**What you are asked to do**
Would you please write out each entry precisely as given?

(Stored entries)
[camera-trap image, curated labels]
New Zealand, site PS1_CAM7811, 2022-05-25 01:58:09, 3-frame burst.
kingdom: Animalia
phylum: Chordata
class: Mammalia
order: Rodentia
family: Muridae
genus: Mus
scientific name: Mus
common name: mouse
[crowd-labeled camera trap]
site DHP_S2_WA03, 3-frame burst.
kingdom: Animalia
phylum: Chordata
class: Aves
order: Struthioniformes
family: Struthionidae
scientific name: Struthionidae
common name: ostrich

**Response to this exercise**
[camera-trap image, curated labels]
New Zealand, site PS1_CAM7811, 2022-05-25 01:58:09, 3-frame burst.
kingdom: Animalia
phylum: Chordata
class: Mammalia
order: Rodentia
family: Muridae
genus: Mus
scientific name: Mus
common name: mouse
[crowd-labeled camera trap]
site DHP_S2_WA03, 3-frame burst.
kingdom: Animalia
phylum: Chordata
class: Aves
order: Struthioniformes
family: Struthionidae
scientific name: Struthionidae
common name: ostrich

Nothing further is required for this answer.